Specifically, we focus on workplace suffering of both the patients and those delivering their care. Research shows that compassionate care benefits patients4 and that patients recognise its value, despite only receiving it about half the time.4 Despite inconsistently demonstrating compassion, clinicians value compassion too. In fact, nearly two-thirds of doctors and nurses believe that compassion is a critical aspect of high-quality patient care,4 and in the UK, it is a core value of healthcare according to the National Health Service Constitution and compassionate leadership has particularly been detailed and emphasised in an influential report from the King’s Fund.5 Instead, evidence increasingly suggests that high and increasing rates of burnout and depression among doctors and nurses6 7 may significantly impede clinician capacity to show compassion perhaps by causing them to miss emotional clues from patients that compassion is desired or needed.8

Although the demands of their work may make expressing compassion more difficult, clinicians benefit from experiencing and even expressing compassion. When clinicians experience compassion at work, it functions as a buffer against strain, and is associated with higher levels of well-being.9 10 Leaders must play a crucial role in creating conditions that enable workplace compassion in order to buffer clinicians and provide care that best meets the whole-person needs of all patients. We view compassion as subsuming related concepts of empathy and sympathy. Specifically, when an individual or organisation is compassionate, it notices the pain of others (ie, sympathy), feels the pain (ie, empathy), but also includes taking action to alleviate pain (and suffering).11 Leaders set the tone for a compassionate organisation.12 Specifically, top leaders and administrators broadly design and diffuse practices (eg, hiring) whereas clinical and mid-level managers typically foster compassion through implementation of these practices and their role modelling of compassionate behaviour (ie, actions and interactions). However, in all cases, clinical, frontline (ie, mid-level) and top managers’ influence on patient experience of compassion is mostly mediated through the actions and interactions of frontline care professionals with their patients. For the organisation as a whole, top managers and administrators influence and shape an organisation’s culture—a system of shared values that define what is important.13 They do so by personally setting expectations and norms for desired and appropriate behaviours through both role modelling compassionate behaviours14 and implementing policies, practices and structures that enable compassion.2 Clinical and frontline managers do so by setting the microcultures of teams and units. In both cases, these policies and practices indicate what the organisation supports, values and rewards.15

We primarily draw on empirical studies from health services, management and medicine on compassion to illuminate how leading with compassion encompasses three interrelated processes—leader interpersonal acts of compassion, compassionate leadership style and finally how leaders implement practices and structures to systematically enable compassion and sustain a culture of compassion.

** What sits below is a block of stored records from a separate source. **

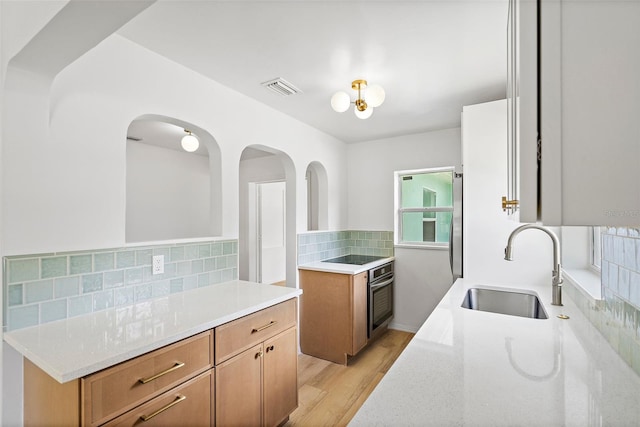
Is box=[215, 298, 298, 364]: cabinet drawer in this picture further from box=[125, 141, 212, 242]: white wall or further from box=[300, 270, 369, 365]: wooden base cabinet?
box=[125, 141, 212, 242]: white wall

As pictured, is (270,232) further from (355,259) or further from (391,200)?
(391,200)

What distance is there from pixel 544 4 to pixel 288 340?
1942 mm

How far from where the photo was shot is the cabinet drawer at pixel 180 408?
3.81ft

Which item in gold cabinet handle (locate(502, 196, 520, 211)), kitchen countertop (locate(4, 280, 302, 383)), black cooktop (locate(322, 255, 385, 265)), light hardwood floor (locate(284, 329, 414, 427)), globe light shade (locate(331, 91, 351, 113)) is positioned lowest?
light hardwood floor (locate(284, 329, 414, 427))

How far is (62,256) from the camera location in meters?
1.45

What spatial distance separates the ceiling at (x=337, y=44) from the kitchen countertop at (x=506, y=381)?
1465 mm

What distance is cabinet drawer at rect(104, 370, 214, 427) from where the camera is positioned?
45.8 inches

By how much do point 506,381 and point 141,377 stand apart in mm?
1261

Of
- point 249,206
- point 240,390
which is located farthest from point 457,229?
point 249,206

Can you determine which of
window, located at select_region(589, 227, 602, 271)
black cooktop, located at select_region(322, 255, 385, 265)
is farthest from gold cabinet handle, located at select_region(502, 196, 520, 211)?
black cooktop, located at select_region(322, 255, 385, 265)

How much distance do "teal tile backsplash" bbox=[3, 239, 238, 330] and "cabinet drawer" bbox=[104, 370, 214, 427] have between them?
625 millimetres

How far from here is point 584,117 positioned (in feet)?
1.60

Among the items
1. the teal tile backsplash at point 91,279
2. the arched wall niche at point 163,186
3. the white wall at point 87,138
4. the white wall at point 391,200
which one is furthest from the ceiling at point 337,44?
the arched wall niche at point 163,186

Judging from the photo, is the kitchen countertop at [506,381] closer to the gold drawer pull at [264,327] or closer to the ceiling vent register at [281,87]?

Leader compassionate acts and interactions

Leaders’ interpersonal acts of compassion in everyday encounters with patients and employees positively benefit patients4 as well as fuel expressions of compassion by employees and generate positive employee outcomes.9 16 17 For top managers, their interpersonal acts may have influence across the organisation, for clinical and frontline managers, their influence may be more locally circumscribed, but no less influential. Specifically, prior research finds that compassionate statements to patients, and leader inclusiveness with employees, are two conversational mechanisms through which compassion is transmitted. Lastly, compassionate interpersonal acts shown to employees also benefit employees in a variety of ways. We discuss each of these below.

Compassionate statements from care providers that express realistic understanding of a patient’s circumstance and a commitment to support them in their treatment have been associated with better adherence to treatment and improved functional outcomes.18–20 For example, statements like the following reduce patient anxiety:

I know this is a tough experience to go through and I want you to know that I am here with you. Some of the things that I say to you today may be difficult to understand so I want you to feel comfortable in stopping me if something I say is confusing or doesn’t make sense. We are here together, and we will go through this together (21, p373).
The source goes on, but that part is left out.